2) Parchi industriali ecologici ESG: creazione di tre zone speciali dedicate alla produzione di calzature in pelle e sintetiche a Savar, Rajshahi e Chittagong, con oltre 200 concerie certificate ecologiche già operative a Savar.
5. Cambogia: strategia del Pentagono e diversificazione digitale
Prima fase della "Strategia del Pentagono": abbigliamento, calzature e articoli da viaggio (GFT) come fondamenta della diversificazione industriale, con generosi periodi di esenzione fiscale per gli investimenti nel settore calzaturiero orientati all'economia verde e alla trasformazione digitale, attraverso la Legge sugli Investimenti riveduta.
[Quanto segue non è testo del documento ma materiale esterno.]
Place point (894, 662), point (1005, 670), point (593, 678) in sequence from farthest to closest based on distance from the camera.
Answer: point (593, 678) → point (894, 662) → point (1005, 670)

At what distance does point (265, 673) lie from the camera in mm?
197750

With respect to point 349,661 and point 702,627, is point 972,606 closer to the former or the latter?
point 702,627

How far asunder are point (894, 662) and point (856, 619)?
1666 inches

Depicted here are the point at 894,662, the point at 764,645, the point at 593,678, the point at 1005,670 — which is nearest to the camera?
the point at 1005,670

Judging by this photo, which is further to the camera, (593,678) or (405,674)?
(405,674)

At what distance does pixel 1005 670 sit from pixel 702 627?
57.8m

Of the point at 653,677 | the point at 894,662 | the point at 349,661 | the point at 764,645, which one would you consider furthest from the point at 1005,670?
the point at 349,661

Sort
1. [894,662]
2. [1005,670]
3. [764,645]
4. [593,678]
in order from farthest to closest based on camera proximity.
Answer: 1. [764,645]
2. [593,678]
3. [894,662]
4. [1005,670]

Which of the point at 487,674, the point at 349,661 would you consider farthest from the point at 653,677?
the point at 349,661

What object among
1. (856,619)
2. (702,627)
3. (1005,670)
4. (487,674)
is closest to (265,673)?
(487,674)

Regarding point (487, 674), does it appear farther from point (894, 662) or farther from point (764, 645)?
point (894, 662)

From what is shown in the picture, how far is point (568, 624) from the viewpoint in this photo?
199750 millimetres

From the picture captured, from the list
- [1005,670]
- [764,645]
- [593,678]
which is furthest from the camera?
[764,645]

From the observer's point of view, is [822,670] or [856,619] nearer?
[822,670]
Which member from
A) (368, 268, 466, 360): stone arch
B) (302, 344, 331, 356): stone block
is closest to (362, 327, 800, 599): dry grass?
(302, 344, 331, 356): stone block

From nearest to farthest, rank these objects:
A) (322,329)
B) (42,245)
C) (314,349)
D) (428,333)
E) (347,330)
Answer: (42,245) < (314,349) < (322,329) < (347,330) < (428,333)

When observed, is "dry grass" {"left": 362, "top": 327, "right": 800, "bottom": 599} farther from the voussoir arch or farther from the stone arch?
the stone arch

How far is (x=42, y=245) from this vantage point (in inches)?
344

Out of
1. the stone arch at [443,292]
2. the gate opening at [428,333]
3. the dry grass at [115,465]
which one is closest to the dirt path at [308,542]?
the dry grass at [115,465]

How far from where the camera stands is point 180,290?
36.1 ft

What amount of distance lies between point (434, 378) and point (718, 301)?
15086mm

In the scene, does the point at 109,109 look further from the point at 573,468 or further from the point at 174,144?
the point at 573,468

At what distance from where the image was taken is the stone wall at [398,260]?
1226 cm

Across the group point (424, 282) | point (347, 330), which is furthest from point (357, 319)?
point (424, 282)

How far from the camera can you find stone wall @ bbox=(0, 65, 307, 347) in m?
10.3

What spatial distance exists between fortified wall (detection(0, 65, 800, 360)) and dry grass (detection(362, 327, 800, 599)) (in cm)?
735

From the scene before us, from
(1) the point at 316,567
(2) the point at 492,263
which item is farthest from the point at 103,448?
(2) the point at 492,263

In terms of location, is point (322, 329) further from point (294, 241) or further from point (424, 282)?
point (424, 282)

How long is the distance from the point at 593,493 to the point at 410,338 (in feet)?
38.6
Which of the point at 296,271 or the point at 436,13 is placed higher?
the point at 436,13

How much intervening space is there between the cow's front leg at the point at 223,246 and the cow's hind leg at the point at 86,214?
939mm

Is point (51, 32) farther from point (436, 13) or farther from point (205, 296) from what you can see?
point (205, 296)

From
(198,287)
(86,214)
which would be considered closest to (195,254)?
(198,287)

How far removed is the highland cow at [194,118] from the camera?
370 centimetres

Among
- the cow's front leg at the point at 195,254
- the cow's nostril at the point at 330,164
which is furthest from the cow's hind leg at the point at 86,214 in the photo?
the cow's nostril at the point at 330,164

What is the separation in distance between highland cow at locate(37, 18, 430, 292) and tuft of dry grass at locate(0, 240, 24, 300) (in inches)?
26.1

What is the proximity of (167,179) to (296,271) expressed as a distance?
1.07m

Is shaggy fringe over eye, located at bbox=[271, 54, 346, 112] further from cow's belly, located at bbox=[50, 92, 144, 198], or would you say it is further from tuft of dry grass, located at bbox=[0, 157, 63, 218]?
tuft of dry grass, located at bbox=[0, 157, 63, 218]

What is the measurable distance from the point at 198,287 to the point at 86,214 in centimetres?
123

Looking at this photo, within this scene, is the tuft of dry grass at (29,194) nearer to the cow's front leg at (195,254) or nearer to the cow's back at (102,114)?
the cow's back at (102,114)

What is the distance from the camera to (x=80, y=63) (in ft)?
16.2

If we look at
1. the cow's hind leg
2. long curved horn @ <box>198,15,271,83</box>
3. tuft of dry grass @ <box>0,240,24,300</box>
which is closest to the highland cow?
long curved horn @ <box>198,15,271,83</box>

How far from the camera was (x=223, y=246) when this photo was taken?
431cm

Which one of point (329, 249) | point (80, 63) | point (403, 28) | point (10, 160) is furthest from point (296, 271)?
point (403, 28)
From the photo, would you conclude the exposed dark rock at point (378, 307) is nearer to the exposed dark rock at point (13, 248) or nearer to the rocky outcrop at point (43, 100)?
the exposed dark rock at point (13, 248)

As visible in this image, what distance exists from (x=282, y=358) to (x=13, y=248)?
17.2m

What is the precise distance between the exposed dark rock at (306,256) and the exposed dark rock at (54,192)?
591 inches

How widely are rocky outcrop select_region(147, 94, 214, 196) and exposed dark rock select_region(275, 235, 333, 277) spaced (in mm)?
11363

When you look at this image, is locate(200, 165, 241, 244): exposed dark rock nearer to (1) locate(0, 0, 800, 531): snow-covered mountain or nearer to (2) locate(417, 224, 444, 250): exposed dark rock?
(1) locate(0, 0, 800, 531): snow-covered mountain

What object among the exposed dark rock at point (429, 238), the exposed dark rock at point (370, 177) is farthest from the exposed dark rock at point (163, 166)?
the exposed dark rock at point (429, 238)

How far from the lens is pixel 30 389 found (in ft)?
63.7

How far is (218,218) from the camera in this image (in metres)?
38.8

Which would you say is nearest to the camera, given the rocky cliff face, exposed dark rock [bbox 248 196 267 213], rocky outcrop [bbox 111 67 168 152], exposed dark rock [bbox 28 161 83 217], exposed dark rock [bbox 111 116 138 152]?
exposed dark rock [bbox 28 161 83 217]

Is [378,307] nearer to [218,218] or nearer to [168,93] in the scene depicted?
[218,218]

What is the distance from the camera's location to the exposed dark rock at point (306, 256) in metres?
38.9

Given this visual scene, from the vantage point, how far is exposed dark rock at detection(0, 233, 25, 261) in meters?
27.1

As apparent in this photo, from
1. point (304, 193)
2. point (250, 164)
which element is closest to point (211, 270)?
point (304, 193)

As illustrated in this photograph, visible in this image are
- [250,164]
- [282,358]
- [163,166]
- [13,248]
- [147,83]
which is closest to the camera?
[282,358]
Fiera delle Macchine per Calzature e Materiali per Scarpe del Vietnam 2026 e Fiera dell'Industria Tessile e dell'Abbigliamento del Vietnam 2026
III. Indicatori di settore: informazioni e valore delle fiere VFM & VTG 2026 in Vietnam
Nel panorama calzaturiero e tessile del Vietnam e del Sud-Est asiatico, VTG (Fiera Internazionale dell'Abbigliamento e dell'Industria Tessile del Vietnam) e VFM (Fiera Internazionale delle Macchine e dei Materiali per Calzature del Vietnam) sono riconosciute come le mostre annuali di settore più rappresentative. Queste due fiere sono strettamente interconnesse e insieme costituiscono una piattaforma commerciale integrata su larga scala "tessile + calzature e pelle" con filiera completa nel Sud-Est asiatico.
1. 2026年展会基本信息
1) 展会时间:2026年10月14日 – 10月17日
2) Sede della fiera: Centro Esposizioni di Saigon (SECC), Ho Chi Minh City, Vietnam
3) Dimensioni della fiera: si prevede di attirare oltre 1000 espositori da più di 30 paesi e regioni del mondo, con un numero di visitatori professionali che dovrebbe superare le 20.000 presenze.
4) Prodotti principali in esposizione:
  • VFM (settore calzaturiero): macchinari per calzature, attrezzature per schiumatura fisica supercritica, sistemi di progettazione 3D per modelli di scarpe, materiali calzaturieri ad alta funzionalità e pelle sintetica.
  • VTG (settore tessile): macchinari intelligenti per maglieria e tessitura, attrezzature digitali per stampa, linee automatizzate di produzione di abbigliamento guidate dall'IA, sistemi ERP per la gestione di fabbrica.
2. Valore fondamentale della fiera VFM e VTG per calzature e tessile in Vietnam 2026
Di fronte alla doppia pressione delle "barriere verdi" di Europa e Stati Uniti e della "carenza di manodopera" locale in Vietnam, la fiera assume tre valori strategici a livello industriale:
1) Testa di ponte per l'implementazione dell'"intelligenza calzaturiera": attualmente le fabbriche di scarpe vietnamite stanno vivendo un grave aumento dei costi del lavoro. La fiera metterà in mostra sistemi di scansione 3D del piede, taglio intelligente dei materiali con IA, macchine da cucire automatiche computerizzate e linee di produzione efficienti. Aiuterà direttamente le aziende calzaturiere in Vietnam ad aumentare il tasso di automazione delle linee di produzione a oltre il 60%, risolvendo il problema della produzione flessibile con piccoli lotti e molteplici varianti.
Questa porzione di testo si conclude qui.